* INPUT ROWS *
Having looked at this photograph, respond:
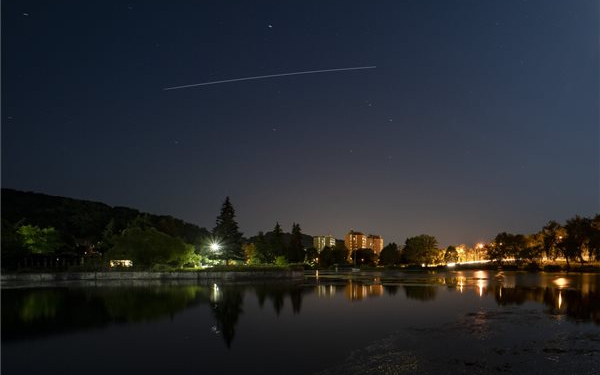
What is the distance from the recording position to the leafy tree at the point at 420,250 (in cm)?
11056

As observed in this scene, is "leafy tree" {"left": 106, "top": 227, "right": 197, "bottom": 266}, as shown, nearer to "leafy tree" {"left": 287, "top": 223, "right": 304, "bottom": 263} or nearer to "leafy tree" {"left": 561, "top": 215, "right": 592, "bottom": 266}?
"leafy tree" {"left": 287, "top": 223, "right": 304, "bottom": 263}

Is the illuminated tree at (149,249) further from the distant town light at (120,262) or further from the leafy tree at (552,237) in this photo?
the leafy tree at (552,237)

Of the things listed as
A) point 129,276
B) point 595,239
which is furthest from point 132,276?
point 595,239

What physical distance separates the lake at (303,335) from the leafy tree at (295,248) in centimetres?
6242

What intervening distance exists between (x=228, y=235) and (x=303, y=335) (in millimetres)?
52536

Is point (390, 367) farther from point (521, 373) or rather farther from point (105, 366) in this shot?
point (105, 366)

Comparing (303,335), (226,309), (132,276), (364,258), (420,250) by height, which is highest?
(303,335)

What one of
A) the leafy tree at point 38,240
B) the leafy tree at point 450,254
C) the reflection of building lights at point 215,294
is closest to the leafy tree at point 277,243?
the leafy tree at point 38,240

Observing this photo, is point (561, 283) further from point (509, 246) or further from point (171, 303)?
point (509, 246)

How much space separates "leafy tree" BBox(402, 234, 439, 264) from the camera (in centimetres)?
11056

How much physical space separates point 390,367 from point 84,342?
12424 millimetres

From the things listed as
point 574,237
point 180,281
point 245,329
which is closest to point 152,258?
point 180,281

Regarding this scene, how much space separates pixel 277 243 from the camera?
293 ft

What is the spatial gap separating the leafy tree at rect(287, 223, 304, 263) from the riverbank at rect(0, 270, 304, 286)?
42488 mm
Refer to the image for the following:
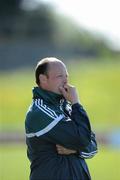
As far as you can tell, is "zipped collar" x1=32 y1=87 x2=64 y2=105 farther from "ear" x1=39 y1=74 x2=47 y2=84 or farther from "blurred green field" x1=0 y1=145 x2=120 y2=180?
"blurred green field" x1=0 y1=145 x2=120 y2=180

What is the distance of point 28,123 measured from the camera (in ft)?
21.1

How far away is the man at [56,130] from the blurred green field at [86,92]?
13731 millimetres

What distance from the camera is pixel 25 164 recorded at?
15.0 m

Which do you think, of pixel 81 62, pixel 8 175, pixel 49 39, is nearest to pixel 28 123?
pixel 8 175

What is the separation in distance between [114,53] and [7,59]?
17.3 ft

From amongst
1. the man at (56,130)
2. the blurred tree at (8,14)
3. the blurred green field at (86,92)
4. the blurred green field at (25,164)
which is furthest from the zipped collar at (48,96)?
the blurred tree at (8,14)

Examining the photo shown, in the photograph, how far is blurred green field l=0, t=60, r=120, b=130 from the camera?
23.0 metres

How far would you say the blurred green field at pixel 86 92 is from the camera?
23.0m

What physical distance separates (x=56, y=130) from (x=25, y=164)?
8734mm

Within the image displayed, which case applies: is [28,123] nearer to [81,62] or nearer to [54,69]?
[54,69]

==

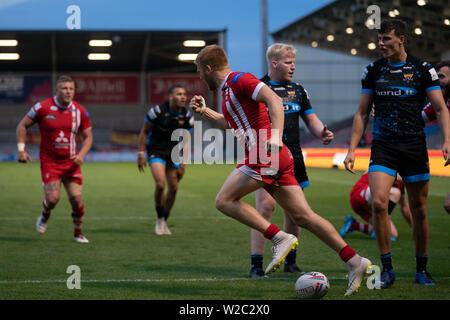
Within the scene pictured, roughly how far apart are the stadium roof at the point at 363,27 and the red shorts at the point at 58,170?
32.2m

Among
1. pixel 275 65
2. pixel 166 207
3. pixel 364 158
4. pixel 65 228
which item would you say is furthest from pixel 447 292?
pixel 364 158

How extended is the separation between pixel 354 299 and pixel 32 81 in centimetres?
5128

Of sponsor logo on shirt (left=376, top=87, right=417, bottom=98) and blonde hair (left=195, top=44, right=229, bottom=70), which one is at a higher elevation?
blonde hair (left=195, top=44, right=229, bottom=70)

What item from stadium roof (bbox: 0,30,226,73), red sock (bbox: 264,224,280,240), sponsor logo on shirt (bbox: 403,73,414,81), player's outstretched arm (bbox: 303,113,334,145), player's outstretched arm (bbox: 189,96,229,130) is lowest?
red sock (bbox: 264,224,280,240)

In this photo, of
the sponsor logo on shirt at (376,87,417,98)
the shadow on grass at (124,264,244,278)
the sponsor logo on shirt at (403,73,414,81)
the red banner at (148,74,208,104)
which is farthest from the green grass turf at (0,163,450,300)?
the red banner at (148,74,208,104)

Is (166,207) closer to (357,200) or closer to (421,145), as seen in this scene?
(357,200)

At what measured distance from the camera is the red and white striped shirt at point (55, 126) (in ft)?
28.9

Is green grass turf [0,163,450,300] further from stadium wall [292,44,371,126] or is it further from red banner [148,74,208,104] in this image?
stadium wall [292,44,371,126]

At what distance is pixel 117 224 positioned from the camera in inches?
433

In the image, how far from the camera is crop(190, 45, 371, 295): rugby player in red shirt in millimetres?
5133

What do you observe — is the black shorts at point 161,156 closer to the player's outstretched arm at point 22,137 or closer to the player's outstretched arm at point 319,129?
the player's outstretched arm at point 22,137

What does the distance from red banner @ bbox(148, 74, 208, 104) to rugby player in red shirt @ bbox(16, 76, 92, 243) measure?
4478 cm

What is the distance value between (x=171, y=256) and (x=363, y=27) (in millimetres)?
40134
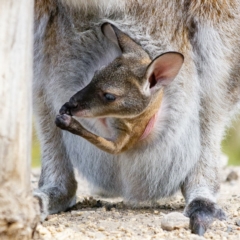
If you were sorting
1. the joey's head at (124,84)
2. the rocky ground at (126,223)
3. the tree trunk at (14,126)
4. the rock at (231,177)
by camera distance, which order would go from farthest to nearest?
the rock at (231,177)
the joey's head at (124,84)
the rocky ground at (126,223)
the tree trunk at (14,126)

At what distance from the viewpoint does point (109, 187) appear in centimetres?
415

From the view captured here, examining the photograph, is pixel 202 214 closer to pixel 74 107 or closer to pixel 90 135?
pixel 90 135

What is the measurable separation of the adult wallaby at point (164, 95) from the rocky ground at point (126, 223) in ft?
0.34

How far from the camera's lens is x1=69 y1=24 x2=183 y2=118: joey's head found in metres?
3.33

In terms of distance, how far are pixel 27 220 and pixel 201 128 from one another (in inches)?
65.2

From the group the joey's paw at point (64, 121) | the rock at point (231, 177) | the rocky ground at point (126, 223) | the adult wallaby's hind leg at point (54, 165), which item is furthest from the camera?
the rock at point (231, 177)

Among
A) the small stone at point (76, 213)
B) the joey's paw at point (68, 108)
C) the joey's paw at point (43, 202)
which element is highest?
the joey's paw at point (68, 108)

* STATED GOAL *
Render the data between the lines holding "What one of" and "12424 millimetres", inclusive, as a JSON list of strings with one string per line, skipping blank lines.

* THE REPLY *
[
  "What one of",
  "A) the leafy tree at point 38,240",
  "B) the leafy tree at point 450,254",
  "C) the reflection of building lights at point 215,294",
  "is closest to the leafy tree at point 277,243?",
  "the leafy tree at point 38,240",
  "Observing this photo, is point (561, 283) further from point (509, 246) or further from point (171, 303)?",
  "point (509, 246)",
  "How much space separates \"leafy tree\" BBox(402, 234, 439, 264) from the camera (in centimetres)?",
  "11056",
  "How much physical space separates point 390,367 from point 84,342?",
  "12424 millimetres"
]